** Prompt **
From the line containing "1. 낙지의 머리를 뒤집거나 가위를 이용하여 내장을 재거합니다." to the last line of the records below, repeat every line exactly and add nothing else.

** Page images and extracted text **
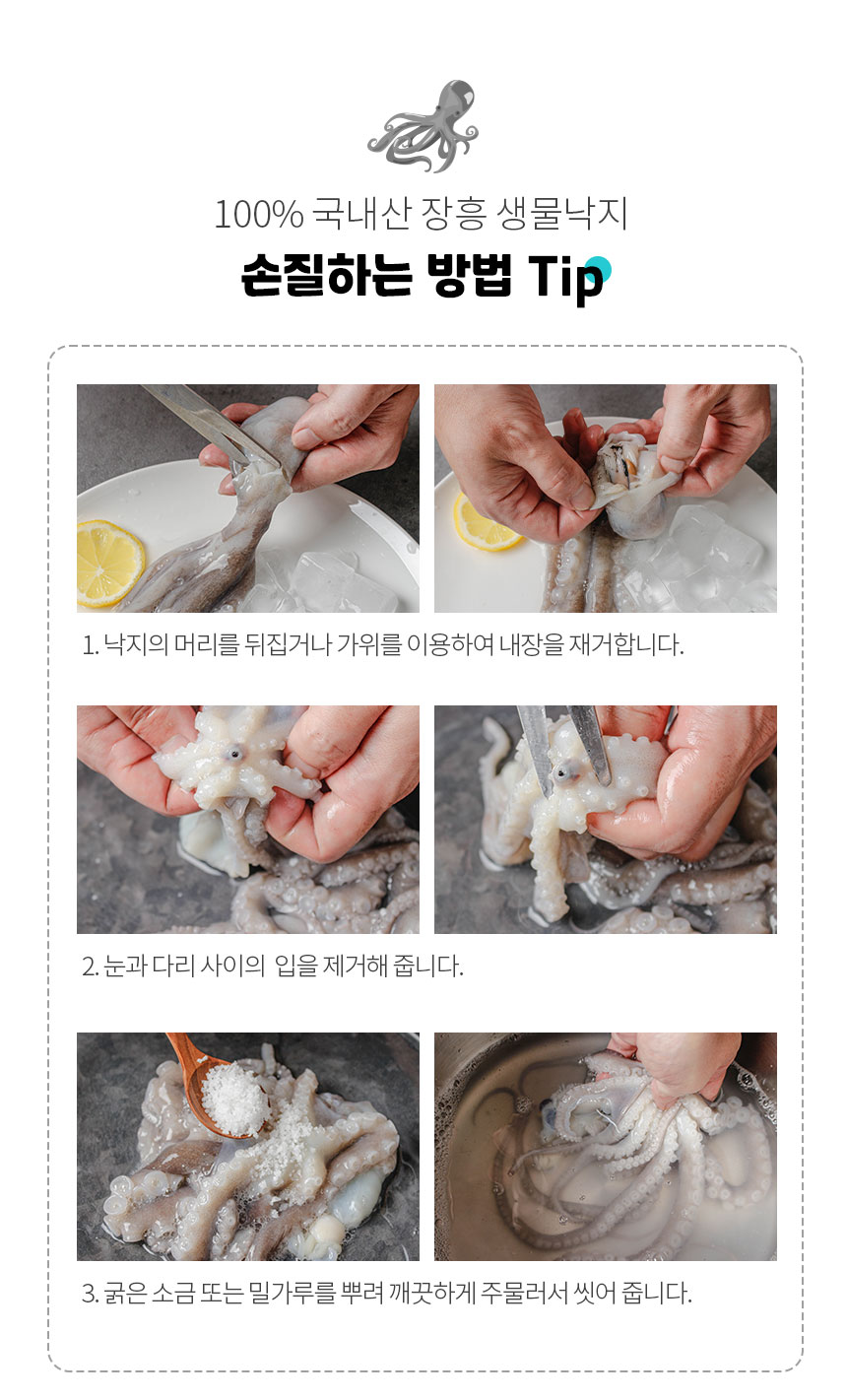 100% 국내산 장흥 생물낙지
손질하는 방법 Tip

1. 낙지의 머리를 뒤집거나 가위를 이용하여 내장을 재거합니다.

2. 눈과 다리 사이의 입을 제거해 줍니다.

3. 굵은 소금 또는 밀가루를 뿌려 깨끗하게 주물러서 씻어 줍니다.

** Answer box **
1. 낙지의 머리를 뒤집거나 가위를 이용하여 내장을 재거합니다.

2. 눈과 다리 사이의 입을 제거해 줍니다.

3. 굵은 소금 또는 밀가루를 뿌려 깨끗하게 주물러서 씻어 줍니다.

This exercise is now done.